▶ **Document passage**:
BEGIN

Six hours later, after working nonstop to get 24 seperate programs working off the network, seperate logins for the science labs, and cursing constantly at the stupid programmers who used every devlopment enviroment known to man to make their stuff with. Some of these programs date back to DOS 5.0, which is always fun to configure when you don't wanna go to DOS mode. Eventually his image file is ready, minus one program that simply wouldn't work. Besides, who'd wanna PRETEND to cut a fetal pig open, anyway?

 

Whilst waiting for Demize to get back with the blast disk (for some reason, he had it) we set up the teacher's gateway. The Chemistry and Physics teachers choose to purchase Dell Laptops, to "Take their Quake home with them" as the Physics teacher put it. One wonders if he meant earthquake....

END

▶ **Source material**:

BEGIN

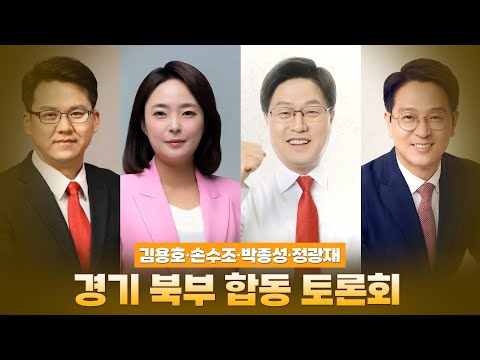 경기 북부 합동 토론회 / 김용호, 손수조, 박종성, 정광재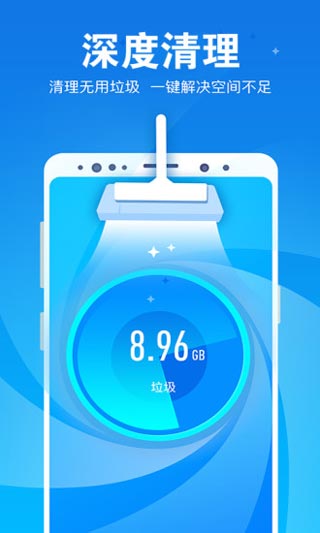 一键清理app软件封面
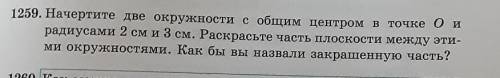 Математика 5 класс номер 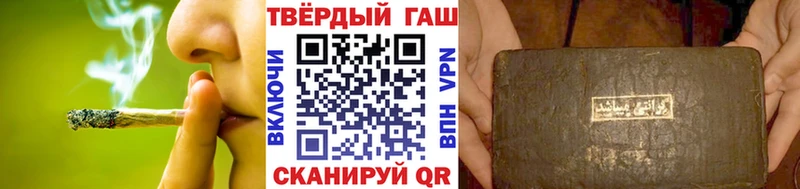 хочу   Орск  Гашиш гарик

END

▶ **To do**:
1. In the network setup passage, how many separate programs had to be made to work off the network?
2. Retype the network setup passage from "Six hours later, after" to "pig open, anyway?".
3. Which product or brand names appear in the network setup passage?

▶ **Task-by-task answers**:
1. 24

2.
Six hours later, after working nonstop to get 24 seperate programs working off the network, seperate logins for the science labs, and cursing constantly at the stupid programmers who used every devlopment enviroment known to man to make their stuff with. Some of these programs date back to DOS 5.0, which is always fun to configure when you don't wanna go to DOS mode. Eventually his image file is ready, minus one program that simply wouldn't work. Besides, who'd wanna PRETEND to cut a fetal pig open, anyway?

3. DOS 5.0, Dell Laptops, Quake